I am fairly new to PySpark/Hive and I have a problem:
I have a dataframe and want to write it as a paritioned table to HDFS. So far, I've done that via:
df = spark.sql('''
CREATE EXTERNAL TABLE database.df(
ID STRING
)
PARTITIONED BY (
DATA_DATE_PART STRING
)
STORED AS PARQUET
LOCATION 'hdfs://path/file'
''')
df.createOrReplaceTempView("df")
df = spark.sql('''
INSERT INTO database.df PARTITION(DATA_DATE_PART = '{}')
SELECT ID
FROM df
'''.format(date))
But as with growing dataframes, instead of having to define all columns, I thought there is a better solution to this:
df.write.mode('overwrite').partitionBy('DATA_DATE_PART').parquet("/path/file")
However, a table like this I cannot access via spark.sql nor see it in my HUE browser. I can see it though via PySpark shell: hdfs dfs -ls /path/
So my question, why is that? I've read that parquet files can be special when reading with SQL but my first script does well and the tables are visible everywhere.

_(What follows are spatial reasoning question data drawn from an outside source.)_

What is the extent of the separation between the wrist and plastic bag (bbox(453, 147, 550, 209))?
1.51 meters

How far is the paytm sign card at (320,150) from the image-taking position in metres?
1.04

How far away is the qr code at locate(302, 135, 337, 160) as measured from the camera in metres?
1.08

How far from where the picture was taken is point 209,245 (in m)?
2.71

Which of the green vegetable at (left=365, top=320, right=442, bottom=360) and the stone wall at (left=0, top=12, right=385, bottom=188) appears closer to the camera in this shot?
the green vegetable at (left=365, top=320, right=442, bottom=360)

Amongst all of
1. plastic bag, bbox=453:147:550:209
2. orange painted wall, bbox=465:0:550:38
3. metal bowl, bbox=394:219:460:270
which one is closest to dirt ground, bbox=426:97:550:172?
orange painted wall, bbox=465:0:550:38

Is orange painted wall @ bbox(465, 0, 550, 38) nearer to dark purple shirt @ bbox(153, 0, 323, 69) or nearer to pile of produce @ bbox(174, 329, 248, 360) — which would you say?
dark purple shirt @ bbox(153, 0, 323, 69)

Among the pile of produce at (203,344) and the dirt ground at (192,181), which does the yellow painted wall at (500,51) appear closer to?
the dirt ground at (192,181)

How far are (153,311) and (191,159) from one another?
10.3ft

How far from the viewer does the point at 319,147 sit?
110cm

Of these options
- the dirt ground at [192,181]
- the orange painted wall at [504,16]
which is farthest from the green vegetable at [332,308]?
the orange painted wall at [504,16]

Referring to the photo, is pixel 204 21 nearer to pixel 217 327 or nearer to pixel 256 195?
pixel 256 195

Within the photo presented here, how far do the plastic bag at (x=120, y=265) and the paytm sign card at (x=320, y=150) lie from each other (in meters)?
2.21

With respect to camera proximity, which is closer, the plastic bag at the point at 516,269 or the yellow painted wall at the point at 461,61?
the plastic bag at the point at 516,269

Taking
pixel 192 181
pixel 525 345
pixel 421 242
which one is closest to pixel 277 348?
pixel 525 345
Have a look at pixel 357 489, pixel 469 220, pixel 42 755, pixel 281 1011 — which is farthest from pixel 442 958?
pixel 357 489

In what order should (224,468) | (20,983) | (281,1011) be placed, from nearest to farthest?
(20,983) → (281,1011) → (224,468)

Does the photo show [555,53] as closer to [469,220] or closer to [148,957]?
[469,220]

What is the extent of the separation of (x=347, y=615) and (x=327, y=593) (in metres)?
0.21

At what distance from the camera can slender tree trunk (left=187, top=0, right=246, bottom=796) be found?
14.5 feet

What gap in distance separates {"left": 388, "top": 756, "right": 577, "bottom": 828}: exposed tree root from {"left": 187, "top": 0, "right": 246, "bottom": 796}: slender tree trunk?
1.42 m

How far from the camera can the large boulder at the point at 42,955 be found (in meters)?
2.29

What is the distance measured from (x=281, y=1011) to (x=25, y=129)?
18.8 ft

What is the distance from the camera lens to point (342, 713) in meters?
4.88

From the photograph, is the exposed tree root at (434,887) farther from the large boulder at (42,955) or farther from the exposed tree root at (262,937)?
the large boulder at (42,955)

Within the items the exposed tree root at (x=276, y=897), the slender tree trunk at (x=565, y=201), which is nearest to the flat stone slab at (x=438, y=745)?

CodePudding user response:
You just need to use saveAsTable
function for that (doc). By default it stores data in the default location, but you can use the path
option to redefine it & make a table "unmanaged" (see this doc for more details). Just use following code:
df.write.mode('overwrite').partitionBy('DATA_DATE_PART') \
.format("parquet") \
.option("path", "/path/file") \
.saveAsTable("database.df")